Trump has repeatedly issued pandemic-fighting guidelines which are often confounding, contradicting ones endorsed just days earlier by the CDC and the president’s own medical brain trust.
California’s young governor, Gavin Newsom, is not openly defying these fuzzy directives, and to the contrary, has been very cooperative while retaining flexibility to chart a different course.
This has paid big dividends. California is expected to receive upwards of $20 billion in COVID-19 related funding just in the first round of federal assistance.
Even so, in the upcoming year a shortfall in excess of $54 billion is anticipated in the state budget. The January budget called for $222 billion after the buildup of a $21 billion surplus. It will not return again anytime soon.
The federal government can always print more money—something which neither California nor any other state can do since they are duty-bound to balance their budgets.
The Doomsday model suggests that talk of any cure is purely fanciful and we are just marking time while the planet continues its inexorable march toward extinction. If the coronavirus does not write our final chapter, then the next pandemic will.

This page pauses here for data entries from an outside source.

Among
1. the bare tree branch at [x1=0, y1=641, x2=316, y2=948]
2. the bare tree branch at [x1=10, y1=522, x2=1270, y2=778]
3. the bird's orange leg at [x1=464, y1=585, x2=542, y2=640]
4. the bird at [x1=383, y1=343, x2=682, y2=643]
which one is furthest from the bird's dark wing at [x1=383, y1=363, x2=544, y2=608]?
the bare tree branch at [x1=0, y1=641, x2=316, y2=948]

By such dire predictions the greatest exertions of the scientific community will ultimately bear little fruit as we fight a battle we are destined to lose. In short, whether through climate change other natural disasters or disease we are doomed!
By these forebodings President Trump’s more charitable detractors may see him as playing the role of a latter-day Sisyphus — the practitioner in Greek mythology of infamous trickery and deceitfulness who pushed an immense boulder up a hill only to have it roll down every time it reached the top!
Fortunately, neither the utopian model nor the more apocalyptic one carry much weight. Those who subscribe to the utopian model tend to dismiss science as a useful tool but are doing so at the risk of prolonging the duration and the spread of the virus.
California’s governor is not buying into that model.
New York with highest number of deaths and infections of any state demonstrated that even against seemingly insurmountable odds, by following a science-based data-driven recovery program that threw every resource possible at it, the pandemic can be beaten down.
California is invoking measures similar to those New York implemented that Gov. Andrew Cuomo summarizes in his heralded daily briefings which are getting higher popularity ratings to the president’s dismay.
Newsom has initiated a four-phase opening of the state designed to do the least to further imperil public safety if it works. Even so, Phase 2 calls for the reopening of 70% of the state’s economy.
Only time will tell but advocates of the do-as-little-as-possible approach are treading on dangerous ground.
Newsom has relaxed his stay-at-home order to enable selected retailers to reopen with curbside pickups that prohibits customers from entering stores.
Restaurants, beauty salons and gyms will come later and large sports venues after that.
This minimalist approach lessens the risks although it will not eliminate them. It will do little to console families that have lost loved ones or bring an end to the ongoing suffering in communities around the state—particularly among those in black, brown and other underserved populations— least capable of combatting the disease.
The utopian dream for those who subscribe to it relies on false prophets akin to the Doomsday theorists. There will be many battles ahead if and when total victory can be declared.
The infections are still spreading. Lives lost cannot be restored and more losses are inevitable. Our obligation is to make the optimal decisions that may ease the pain to catch up with a virus that got ahead of us.
In six months California’s voters and those across the nation will be able to tell us among other things which model made the most sense.